[Written problem 1] In the wrestling history text below, rewrite the paragraph that begins "How this came about is a complicated story" as a short bulleted list that keeps its main facts.

How this came about is a complicated story. Even the roots of the modern "all-in" style are complicated. For example, in 19th century Britain, professional wrestling was a gambling sport akin to boxing and horseracing. In the North of England and Scotland, the wrestling style most commonly used was Cumberland and Westmorland. In this style, the wrestlers locked hands behind each other's backs and then tried to throw one another to the ground without losing the grip. The judges at these events were known as "stycklers", a word that as "stickler" became a synonym for anyone who insisted on precise and exacting compliance with rules.

In the South of England, other styles were more popular. Cornish wrestlers, for example, wore short jackets, and gripped one another's sleeve and shoulders as in modern judo. A standard trick involved trapping the right arm and then backheel tripping. Devonshire wrestlers wore straw shinguards and clogs, and kicked one another in the shins. Otherwise, their techniques were similar to Cornish wrestlers. Unlike Cornish and Devonshire wrestlers, Lancashire wrestlers wore only underwear and the players started well apart with their knees bent and hands outstretched. While kicking, hair pulling, pinching, and the twisting of arms and fingers were prohibited, most anything else went, even the "Full Nelson" hold to the neck. (The name "Full Nelson" dates to the early 19th century, and refers to the enveloping tactics used by the famous admiral at the Battle of the Nile and Trafalgar.) Lancashire wrestling was also known as "catch-as-catch-can," and it is an ancestor of modern international (or Olympic) free-style.

[Dataset records]
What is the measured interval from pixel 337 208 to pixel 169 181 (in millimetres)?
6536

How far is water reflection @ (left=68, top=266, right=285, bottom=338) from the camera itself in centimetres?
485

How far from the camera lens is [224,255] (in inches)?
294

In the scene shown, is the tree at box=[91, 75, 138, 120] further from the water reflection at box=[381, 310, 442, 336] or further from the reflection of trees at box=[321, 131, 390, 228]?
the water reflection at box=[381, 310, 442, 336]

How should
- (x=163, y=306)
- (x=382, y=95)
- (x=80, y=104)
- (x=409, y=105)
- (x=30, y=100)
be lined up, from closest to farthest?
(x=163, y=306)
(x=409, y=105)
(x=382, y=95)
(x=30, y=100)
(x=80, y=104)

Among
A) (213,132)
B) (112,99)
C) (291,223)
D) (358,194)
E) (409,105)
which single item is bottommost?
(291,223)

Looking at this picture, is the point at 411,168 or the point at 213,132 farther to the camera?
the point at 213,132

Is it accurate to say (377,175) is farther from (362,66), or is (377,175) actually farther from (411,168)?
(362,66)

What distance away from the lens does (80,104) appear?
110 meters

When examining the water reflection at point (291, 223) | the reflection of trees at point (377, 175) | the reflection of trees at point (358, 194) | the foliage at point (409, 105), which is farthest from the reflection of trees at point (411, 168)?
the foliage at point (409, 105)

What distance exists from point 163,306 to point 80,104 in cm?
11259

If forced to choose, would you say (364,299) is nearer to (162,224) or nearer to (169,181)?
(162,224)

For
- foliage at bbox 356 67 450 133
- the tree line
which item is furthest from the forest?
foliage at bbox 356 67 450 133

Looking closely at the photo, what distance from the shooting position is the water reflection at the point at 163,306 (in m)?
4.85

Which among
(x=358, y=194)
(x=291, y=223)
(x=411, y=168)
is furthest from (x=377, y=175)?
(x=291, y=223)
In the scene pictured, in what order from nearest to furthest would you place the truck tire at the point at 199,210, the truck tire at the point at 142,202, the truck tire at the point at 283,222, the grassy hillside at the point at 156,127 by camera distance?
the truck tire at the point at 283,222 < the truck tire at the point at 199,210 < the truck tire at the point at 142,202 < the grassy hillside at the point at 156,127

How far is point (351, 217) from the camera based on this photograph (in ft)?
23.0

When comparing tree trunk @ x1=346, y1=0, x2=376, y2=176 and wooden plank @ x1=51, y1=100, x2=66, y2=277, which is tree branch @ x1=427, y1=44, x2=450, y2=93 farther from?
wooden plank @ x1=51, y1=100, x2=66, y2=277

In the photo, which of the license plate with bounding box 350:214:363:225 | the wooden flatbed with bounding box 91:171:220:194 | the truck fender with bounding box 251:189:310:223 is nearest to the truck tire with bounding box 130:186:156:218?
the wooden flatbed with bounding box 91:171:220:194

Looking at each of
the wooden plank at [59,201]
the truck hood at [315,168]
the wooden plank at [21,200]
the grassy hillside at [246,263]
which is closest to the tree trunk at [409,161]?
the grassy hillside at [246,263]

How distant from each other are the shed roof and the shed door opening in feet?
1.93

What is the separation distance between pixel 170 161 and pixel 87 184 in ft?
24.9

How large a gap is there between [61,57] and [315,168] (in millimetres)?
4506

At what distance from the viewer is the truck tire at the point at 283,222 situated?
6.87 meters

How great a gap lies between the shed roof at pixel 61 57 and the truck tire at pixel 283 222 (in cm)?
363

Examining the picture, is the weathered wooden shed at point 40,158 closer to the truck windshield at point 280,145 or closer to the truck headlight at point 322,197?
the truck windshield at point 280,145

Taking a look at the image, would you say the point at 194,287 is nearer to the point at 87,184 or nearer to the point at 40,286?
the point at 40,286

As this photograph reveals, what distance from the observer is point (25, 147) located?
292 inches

---

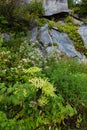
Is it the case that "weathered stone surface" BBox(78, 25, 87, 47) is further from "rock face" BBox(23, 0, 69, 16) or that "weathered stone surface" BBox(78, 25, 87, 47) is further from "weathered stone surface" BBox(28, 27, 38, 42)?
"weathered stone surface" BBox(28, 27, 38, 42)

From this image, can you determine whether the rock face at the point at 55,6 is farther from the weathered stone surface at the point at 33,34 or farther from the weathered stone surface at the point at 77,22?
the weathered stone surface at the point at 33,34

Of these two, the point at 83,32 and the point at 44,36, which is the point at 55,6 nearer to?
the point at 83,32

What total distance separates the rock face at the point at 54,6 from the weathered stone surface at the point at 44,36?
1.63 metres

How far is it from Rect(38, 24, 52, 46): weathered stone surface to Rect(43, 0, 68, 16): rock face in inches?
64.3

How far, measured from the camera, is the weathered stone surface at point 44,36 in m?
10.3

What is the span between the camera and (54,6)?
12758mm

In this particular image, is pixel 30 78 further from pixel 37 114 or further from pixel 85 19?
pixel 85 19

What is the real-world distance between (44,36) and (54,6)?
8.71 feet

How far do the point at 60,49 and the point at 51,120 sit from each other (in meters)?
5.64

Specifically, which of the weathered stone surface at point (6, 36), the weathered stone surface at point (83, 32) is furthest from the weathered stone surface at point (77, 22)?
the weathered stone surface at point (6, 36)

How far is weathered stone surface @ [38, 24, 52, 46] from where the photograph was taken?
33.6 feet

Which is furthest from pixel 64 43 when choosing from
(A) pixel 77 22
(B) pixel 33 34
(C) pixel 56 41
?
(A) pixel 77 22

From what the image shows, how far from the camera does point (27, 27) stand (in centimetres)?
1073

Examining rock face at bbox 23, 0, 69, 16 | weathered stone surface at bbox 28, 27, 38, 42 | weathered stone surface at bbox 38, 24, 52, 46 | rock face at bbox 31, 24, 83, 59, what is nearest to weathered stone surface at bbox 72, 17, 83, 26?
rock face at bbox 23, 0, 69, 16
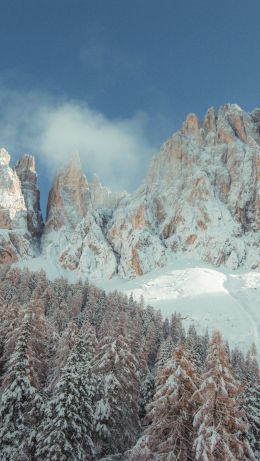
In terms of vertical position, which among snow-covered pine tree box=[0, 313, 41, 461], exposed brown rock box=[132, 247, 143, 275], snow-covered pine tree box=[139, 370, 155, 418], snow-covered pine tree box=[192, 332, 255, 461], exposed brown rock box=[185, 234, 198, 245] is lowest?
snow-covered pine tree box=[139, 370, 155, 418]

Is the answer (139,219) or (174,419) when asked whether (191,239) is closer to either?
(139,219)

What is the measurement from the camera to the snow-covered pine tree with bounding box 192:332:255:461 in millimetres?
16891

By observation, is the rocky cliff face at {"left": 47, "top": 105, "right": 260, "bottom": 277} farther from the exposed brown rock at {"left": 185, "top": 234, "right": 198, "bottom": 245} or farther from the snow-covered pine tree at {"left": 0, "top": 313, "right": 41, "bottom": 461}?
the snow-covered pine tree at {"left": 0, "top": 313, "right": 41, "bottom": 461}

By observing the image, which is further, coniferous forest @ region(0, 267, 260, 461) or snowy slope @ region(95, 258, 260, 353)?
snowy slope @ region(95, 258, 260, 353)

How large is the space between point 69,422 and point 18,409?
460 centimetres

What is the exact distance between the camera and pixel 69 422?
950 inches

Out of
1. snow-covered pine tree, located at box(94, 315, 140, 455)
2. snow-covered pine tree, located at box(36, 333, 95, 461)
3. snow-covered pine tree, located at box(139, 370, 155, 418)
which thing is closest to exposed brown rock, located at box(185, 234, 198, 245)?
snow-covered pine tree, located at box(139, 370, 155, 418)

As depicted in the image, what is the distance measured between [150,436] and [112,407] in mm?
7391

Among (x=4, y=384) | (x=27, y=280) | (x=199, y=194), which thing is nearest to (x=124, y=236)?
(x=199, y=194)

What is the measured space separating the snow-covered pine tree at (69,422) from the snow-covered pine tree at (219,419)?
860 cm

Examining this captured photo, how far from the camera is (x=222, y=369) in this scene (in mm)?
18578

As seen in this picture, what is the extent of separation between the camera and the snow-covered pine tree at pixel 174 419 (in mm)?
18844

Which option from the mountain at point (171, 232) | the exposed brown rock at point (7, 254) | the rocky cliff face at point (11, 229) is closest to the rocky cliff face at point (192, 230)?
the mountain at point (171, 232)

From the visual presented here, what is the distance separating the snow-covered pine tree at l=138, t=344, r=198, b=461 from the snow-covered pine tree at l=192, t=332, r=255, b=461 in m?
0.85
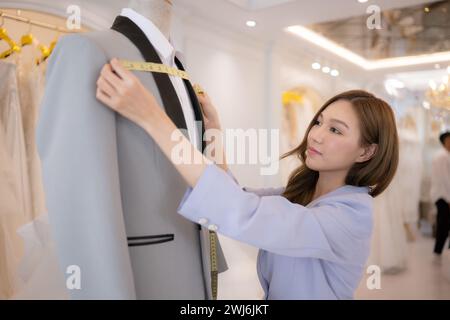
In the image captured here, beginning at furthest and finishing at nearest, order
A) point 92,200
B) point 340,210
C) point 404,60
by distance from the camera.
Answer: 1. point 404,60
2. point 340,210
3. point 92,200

...

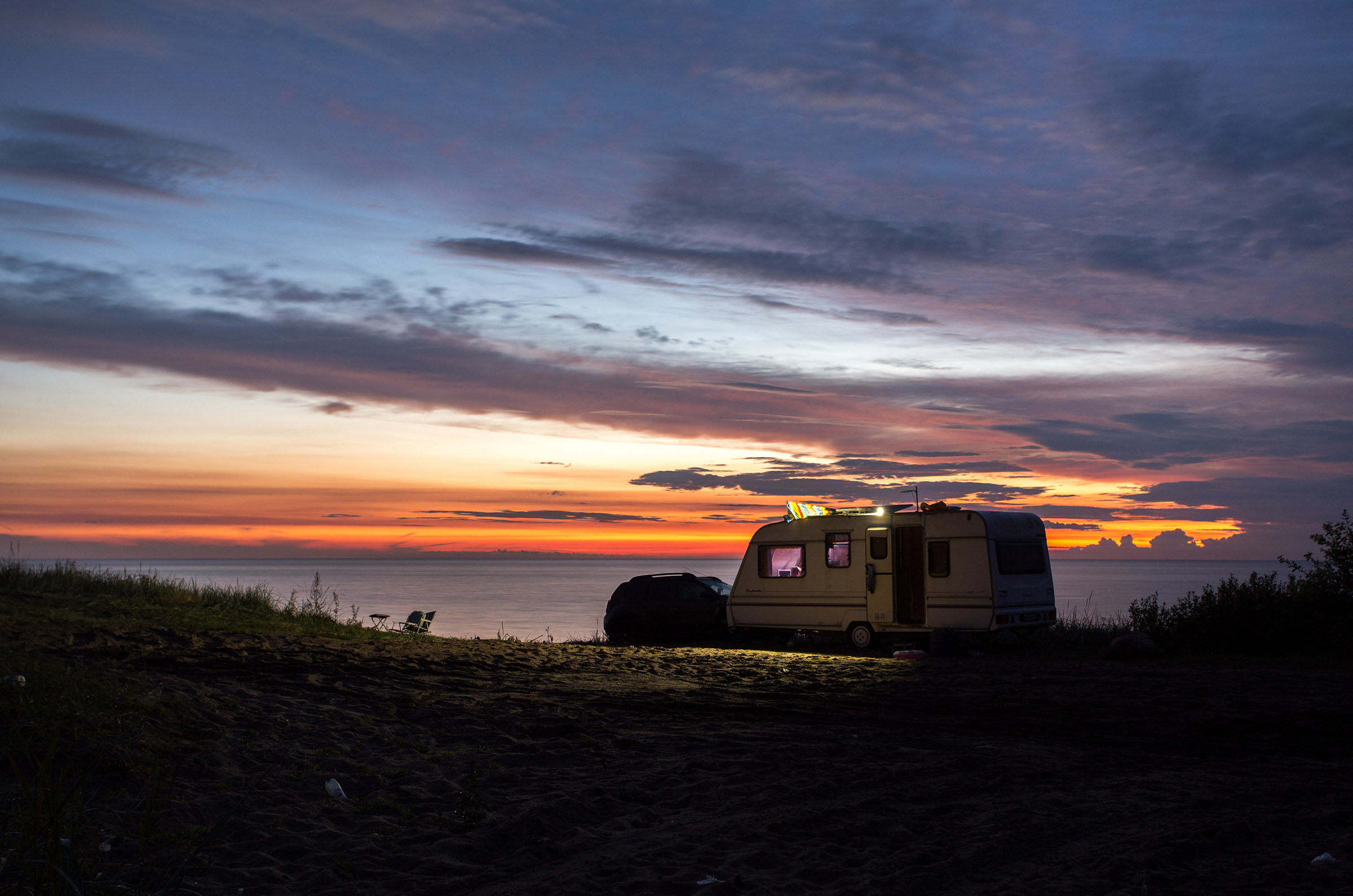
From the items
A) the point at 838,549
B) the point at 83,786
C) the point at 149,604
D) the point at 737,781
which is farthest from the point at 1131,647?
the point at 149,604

[Written problem 2] From the records above, lay out as a JSON list of strings the lines starting with the line containing "Is it the case" and going on through the line containing "1.63 metres". Use one string per line and leave out blank lines.

[Written solution 1]
- The origins of the modern "all-in" style are complicated.
- In 19th-century Britain, professional wrestling was a gambling sport, like boxing and horseracing.
- In the North of England and Scotland, the most common style was Cumberland and Westmorland.
- In that style, wrestlers locked hands behind each other's backs and tried to throw each other to the ground without losing the grip.
- The judges were called "stycklers." As "stickler," the word came to mean anyone who insists on precise, exacting compliance with rules.

[Written solution 2]
[
  "Is it the case that \"weathered stone surface\" BBox(78, 25, 87, 47) is further from \"rock face\" BBox(23, 0, 69, 16) or that \"weathered stone surface\" BBox(78, 25, 87, 47) is further from \"weathered stone surface\" BBox(28, 27, 38, 42)?",
  "\"weathered stone surface\" BBox(28, 27, 38, 42)",
  "From this image, can you determine whether the rock face at the point at 55,6 is farther from the weathered stone surface at the point at 33,34 or farther from the weathered stone surface at the point at 77,22?",
  "the weathered stone surface at the point at 33,34",
  "Of these two, the point at 83,32 and the point at 44,36, which is the point at 55,6 nearer to?",
  "the point at 83,32",
  "What total distance separates the rock face at the point at 54,6 from the weathered stone surface at the point at 44,36?",
  "1.63 metres"
]